Business and Governmental Understanding of Potential Benefit:

  • Businesses are realizing that this data can be used to optimize cost and delivery of industrial services.
  • Businesses are also beginning to see opportunities for disruptive changes in industrial business models. One example is the opportunity for aviation engine manufacturers to offer an inclusive rental program for equipment and servicing, based on the expectation that enhanced feedback from the network of engines would result in improved design and reduced costs in manufacturing and maintenance. Early establishment of such an offering would lead to significant competitive advantage.
  • Governments are supporting greater use of sensor data to prevent catastrophic failure of key infrastructure networks such as power, water, and transport.
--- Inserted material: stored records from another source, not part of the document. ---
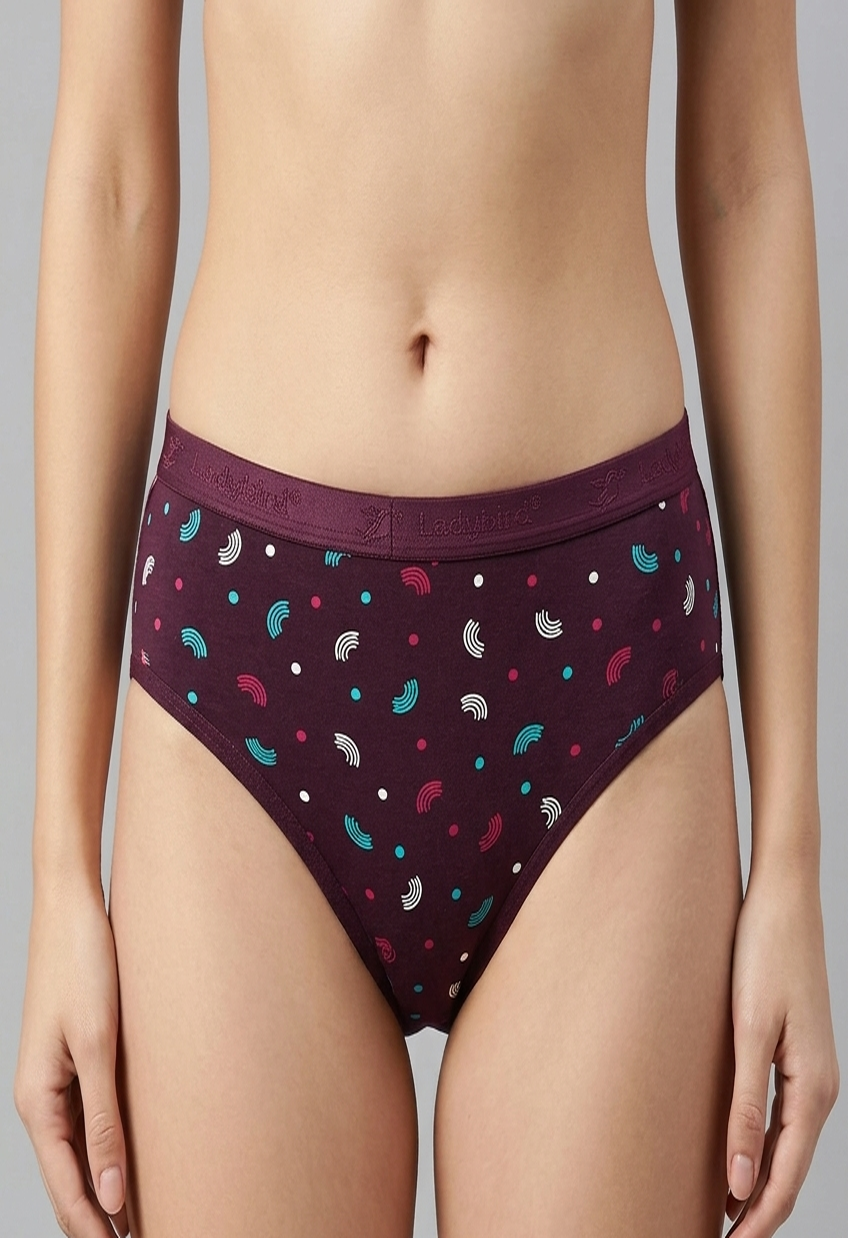 Ladybird 2033 Panty
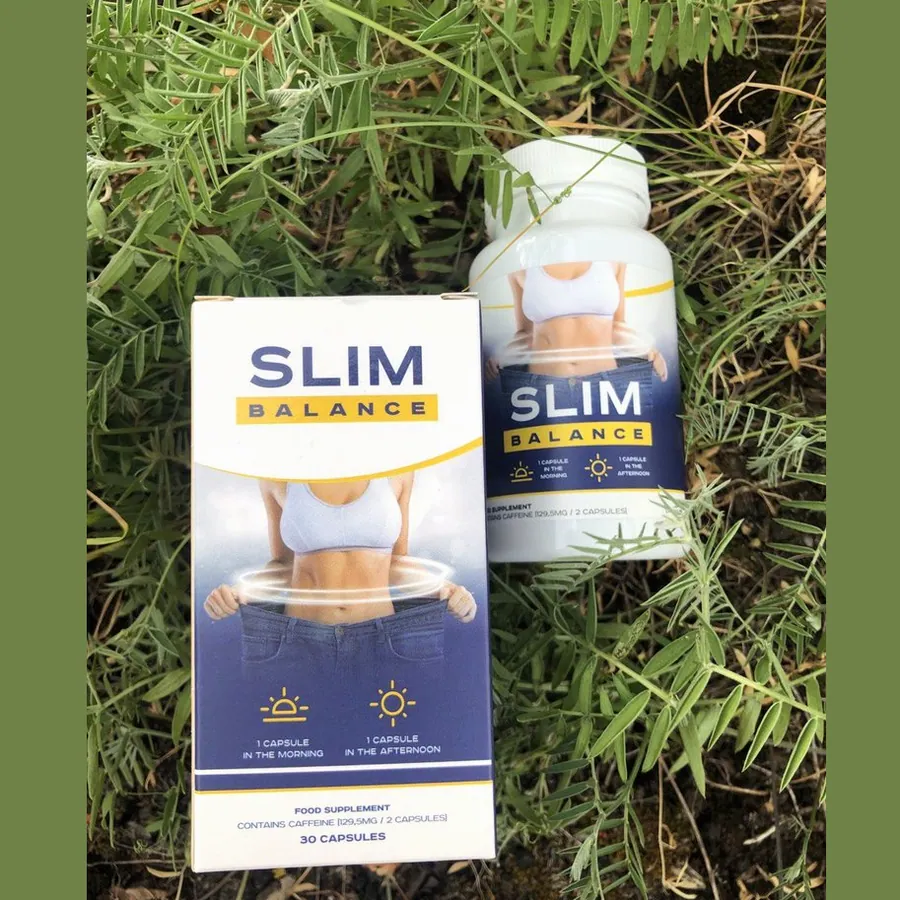 Slim Balance — Foto 2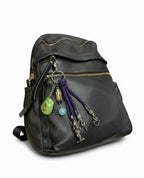 Whimsical Fairy Bag Charm Decorative Keychain Accessory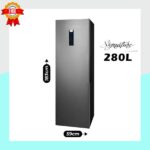 Réfrigérateur Vertical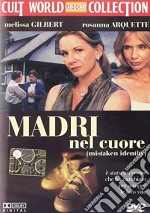 Madri Nel Cuore dvd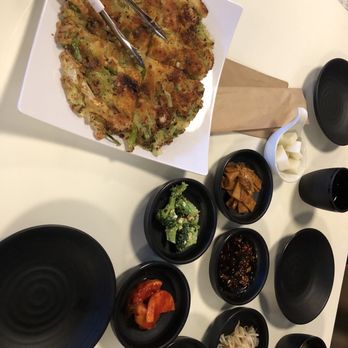 HamaHippo Korean Kitchen - Korean Near Me - Fullerton, California HamaHippo Korean Kitchen - Korean Near Me - Fullerton, California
The meaning of the Industrial Internet for that reason consists of 2 key components:

  • The connection of industrial machine sensors and actuators to regional processing and to the Internet.
  • The onward connection to other vital industrial networks that can independently generate value.
    Industrial Internet Examples & Metrics


Examples of the Industrial Internet

Aircraft Engines

The connection of aviation engine sensing units (both during and after flight) to the Internet, and the onward connection of these to other networks designed to:

  • Forecast catastrophic engines failure;
  • Enhance maintenance of air travel engines on wear vs. traditional use;
  • Feedback from real-world environments into engine modeling and design.
  • Enable brand-new business models for engine manufacturers on a rental overall cost/hour basis rather than current purchase/maintenance model.


Wind farms

the connection of wind turbine sensors to the Internet, and the onward connection to other networks that enable:

  • Real-time optimization of profit based on potential power generation and the effect on turbine maintenance costs (the trade-off on $/ Watt on the open market vs. longer-term impact of driving equipment harder on maintaining wind turbines located in harsh environments).
  • Re-designing wind turbines to optimize on capital cost of parts vs. long-lasting maintenance expenses.
  • Providing resilience in the case of catastrophic failure of other parts of the power grid.